Once the launch abort system is stacked on the completed crew and service modules, and the three systems are tested together, the Orion spacecraft will be considered complete. It then will wait inside the launch abort system facility until mid-November, when the Delta IV Heavy rocket is ready for integration with the spacecraft.

The rocket’s three Common Booster Cores were tested, processed and attached to each other to form the first stage that will connect to Orion’s service module.

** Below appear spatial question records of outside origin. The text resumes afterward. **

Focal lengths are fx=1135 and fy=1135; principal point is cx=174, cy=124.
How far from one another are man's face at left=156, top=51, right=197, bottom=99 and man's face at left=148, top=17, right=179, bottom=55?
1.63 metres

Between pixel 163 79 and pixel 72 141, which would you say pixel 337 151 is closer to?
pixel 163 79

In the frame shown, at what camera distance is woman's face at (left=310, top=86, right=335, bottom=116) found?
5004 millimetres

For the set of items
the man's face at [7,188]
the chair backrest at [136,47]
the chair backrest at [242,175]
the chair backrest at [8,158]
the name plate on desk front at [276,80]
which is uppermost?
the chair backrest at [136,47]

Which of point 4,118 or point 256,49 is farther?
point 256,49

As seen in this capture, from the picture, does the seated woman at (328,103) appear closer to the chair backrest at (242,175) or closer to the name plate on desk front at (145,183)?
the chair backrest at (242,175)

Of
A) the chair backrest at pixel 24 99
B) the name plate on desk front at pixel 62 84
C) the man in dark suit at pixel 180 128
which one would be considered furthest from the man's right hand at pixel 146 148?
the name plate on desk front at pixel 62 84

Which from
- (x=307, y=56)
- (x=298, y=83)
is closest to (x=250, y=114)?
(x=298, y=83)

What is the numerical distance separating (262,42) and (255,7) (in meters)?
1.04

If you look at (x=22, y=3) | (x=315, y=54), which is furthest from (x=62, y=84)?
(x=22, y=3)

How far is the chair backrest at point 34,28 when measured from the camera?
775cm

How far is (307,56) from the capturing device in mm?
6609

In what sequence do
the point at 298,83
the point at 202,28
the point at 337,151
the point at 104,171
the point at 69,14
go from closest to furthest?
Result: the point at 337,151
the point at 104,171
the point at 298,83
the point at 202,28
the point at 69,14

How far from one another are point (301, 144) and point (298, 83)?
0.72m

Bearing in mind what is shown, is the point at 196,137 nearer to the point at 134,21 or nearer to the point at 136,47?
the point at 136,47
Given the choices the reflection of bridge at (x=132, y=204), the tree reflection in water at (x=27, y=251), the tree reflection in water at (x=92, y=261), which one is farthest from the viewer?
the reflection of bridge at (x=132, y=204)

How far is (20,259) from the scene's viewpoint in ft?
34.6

Following its targeted Dec. 4 launch, the Delta IV Heavy will send Orion 3,600 miles above Earth to test the spacecraft’s systems most critical to crew safety. After orbiting Earth twice, Orion will reenter Earth’s atmosphere at 20,000 miles per hour, generating temperatures near 4,000 degrees Fahrenheit, before it splashes down in the Pacific Ocean.

Orion is being built to send humans farther than ever before, including to an asteroid and Mars. Although the spacecraft will be uncrewed during its December flight, which is designated Exploration Flight Test-1, the crew module will be used to transport astronauts safely to and from space on future missions. Orion will provide living quarters for up to 21 days, while longer missions will incorporate an additional habitat to provide extra space.